Le roi renvoya ses conseillers auxquels il avait délégué la gestion du royaume. Assis sur son trône d’ossements, il médita comme seuls les êtres éternels peuvent le faire : longuement, jusqu’à ce que le temps lui-même oublie de s’écouler.

Samael, anciennement Intendant des Entrailles, avait hérité de sa mère sa cruauté en affaires et de son père le nom du plus illustre des démons de la débauche. Pourtant né des amours de la grande sorcière noire Zelina, il portait dans ses veines un sang si teinté de magie obscure, que le peu qu’elle lui avait transmis d’humain avait tôt fait de s’effacer face à ses racines démoniaques. Il avait embrassé sans regret la noirceur de son coeur et s’était ainsi assuré l’immortalité qui aurait autrement pu lui échapper.

Mais si les siècles s’étaient chargés de faire du nouveau roi des démons une créature plus semblable à son père, des attributs maternels transparaissaient également dans son apparence. De Zelina, son fils avait reçu les magnifiques boucles cuivrées qui faisaient pâlir les flammes de Drashkar et les doigts graciles qui arrachaient sans peine le coeur des mauvais payeurs. Cependant, le cadeau le plus considérable que sa mère avait pu lui faire se cachait sous cette peau parfaite et légèrement ombrée. Un savoir qu’elle avait perfectionné au fil des siècles et que même les démons lui avaient envié : l’art des invocations.

Lorsque Samael remonta en Surface une éternité plus tard, son peuple venait tout juste de prendre conscience du vide que l’Humanité avait laissé derrière elle. Les quatre généraux, dispersés dans un monde désormais partagé entre leur fief, s’occupaient à distraire cette population à vif et sans repère.

Parmi cette élite très affairée, un suzerain reçut une nuit la visite de Samael. Il s’agissait de Lilith, la seule démone que comptaient les hautes sphères de Drashkar. Elle s’inclina au plus bas lorsque son roi se présenta dans son château doré niché au coeur de sa province.

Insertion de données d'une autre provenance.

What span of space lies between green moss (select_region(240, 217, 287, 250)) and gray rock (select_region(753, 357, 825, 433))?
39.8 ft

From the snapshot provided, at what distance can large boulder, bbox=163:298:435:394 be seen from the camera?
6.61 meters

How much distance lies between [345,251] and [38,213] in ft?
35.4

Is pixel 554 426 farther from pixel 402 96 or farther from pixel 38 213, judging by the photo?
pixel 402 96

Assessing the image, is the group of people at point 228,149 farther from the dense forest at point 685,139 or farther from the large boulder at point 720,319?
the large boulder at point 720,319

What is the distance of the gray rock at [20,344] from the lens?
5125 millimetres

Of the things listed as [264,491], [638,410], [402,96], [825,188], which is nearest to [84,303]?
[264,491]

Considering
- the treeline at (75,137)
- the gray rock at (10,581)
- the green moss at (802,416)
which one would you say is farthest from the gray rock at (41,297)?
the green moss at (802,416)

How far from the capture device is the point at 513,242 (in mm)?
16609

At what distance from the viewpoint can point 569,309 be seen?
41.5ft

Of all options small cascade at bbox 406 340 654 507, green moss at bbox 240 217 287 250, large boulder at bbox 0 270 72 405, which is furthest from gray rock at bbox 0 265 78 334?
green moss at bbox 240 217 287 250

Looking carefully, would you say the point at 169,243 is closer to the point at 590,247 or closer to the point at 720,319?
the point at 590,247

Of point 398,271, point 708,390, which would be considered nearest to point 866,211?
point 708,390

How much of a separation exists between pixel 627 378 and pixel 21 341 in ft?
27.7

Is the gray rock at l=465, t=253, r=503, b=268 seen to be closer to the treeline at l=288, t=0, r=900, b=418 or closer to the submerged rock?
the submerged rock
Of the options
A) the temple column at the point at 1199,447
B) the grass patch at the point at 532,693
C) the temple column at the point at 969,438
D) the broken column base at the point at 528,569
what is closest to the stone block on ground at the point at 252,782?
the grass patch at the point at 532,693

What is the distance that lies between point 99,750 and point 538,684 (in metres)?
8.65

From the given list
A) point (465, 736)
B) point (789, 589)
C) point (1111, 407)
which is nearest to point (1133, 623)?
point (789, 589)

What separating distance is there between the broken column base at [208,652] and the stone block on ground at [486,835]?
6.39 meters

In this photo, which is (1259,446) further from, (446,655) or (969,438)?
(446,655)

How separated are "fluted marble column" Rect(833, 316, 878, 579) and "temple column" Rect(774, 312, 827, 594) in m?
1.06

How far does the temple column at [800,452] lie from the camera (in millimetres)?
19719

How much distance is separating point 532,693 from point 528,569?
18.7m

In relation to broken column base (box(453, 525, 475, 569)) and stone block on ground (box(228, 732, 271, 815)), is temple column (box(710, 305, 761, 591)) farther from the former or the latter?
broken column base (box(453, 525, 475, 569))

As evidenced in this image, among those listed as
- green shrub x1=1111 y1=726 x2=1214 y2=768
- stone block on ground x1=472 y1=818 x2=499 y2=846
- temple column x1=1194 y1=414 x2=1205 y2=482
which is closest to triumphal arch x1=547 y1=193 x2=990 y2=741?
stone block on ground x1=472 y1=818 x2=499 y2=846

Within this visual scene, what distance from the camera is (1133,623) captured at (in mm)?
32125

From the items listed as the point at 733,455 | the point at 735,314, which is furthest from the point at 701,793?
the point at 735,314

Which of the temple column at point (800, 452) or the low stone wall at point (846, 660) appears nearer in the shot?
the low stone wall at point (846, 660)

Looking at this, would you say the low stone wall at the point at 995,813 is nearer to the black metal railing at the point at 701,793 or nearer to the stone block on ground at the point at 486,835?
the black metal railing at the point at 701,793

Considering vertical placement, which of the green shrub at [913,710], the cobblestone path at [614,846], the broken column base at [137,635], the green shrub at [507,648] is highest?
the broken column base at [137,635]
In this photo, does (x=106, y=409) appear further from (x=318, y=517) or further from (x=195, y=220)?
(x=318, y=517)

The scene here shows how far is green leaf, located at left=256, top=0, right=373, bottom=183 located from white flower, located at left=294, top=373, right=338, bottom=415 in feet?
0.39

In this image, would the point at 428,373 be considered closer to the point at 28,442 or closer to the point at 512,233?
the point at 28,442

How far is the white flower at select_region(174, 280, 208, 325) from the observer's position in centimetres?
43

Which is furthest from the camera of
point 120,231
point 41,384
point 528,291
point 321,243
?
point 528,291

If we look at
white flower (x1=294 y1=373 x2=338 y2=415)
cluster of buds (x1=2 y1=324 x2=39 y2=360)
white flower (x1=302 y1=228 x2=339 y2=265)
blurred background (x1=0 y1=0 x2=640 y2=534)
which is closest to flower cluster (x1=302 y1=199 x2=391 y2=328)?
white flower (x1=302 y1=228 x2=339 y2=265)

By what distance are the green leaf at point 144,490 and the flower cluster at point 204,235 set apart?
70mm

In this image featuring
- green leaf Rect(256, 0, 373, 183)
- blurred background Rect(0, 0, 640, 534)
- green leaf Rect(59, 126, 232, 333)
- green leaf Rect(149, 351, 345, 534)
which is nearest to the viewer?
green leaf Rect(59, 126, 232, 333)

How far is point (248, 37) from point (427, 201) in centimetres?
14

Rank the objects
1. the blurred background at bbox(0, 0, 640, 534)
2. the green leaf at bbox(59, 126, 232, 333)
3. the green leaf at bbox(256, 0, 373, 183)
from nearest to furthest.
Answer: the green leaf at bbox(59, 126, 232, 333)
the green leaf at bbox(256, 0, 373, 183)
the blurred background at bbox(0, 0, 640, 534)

— La folie frappe à nos portes, Lilith, Mère des Succubes et Générale du Nord. Aideras-tu ton roi à la renvoyer ?

Un sourire se creusa entre les lèvres roses de la démone.

— Les demandes de mon roi sont miennes à satisfaire, dit-elle simplement.

Et quittant son trône d’or, elle suivit Samael vers l’obscurité permanente du dehors.

Tout comme les humains du temps de leur existence, aucun démon ne pouvait naître sans avoir un mâle et une femelle pour géniteurs. Le procédé, toutefois, avait ses différences, car s’ils appréciaient très largement celui pratiqué par les Hommes, une telle union entre démons resterait stérile. C’est pourquoi Lilith piqua son doigt d’une aiguille en cette nuit sans lune. Sur cette plaie déjà en passe de se refermer, Samael apposa sa propre coupure. Ainsi, leur sang noir se joignit pour laisser perler une goutte commune qui alla bientôt nourrir la terre à leurs pieds.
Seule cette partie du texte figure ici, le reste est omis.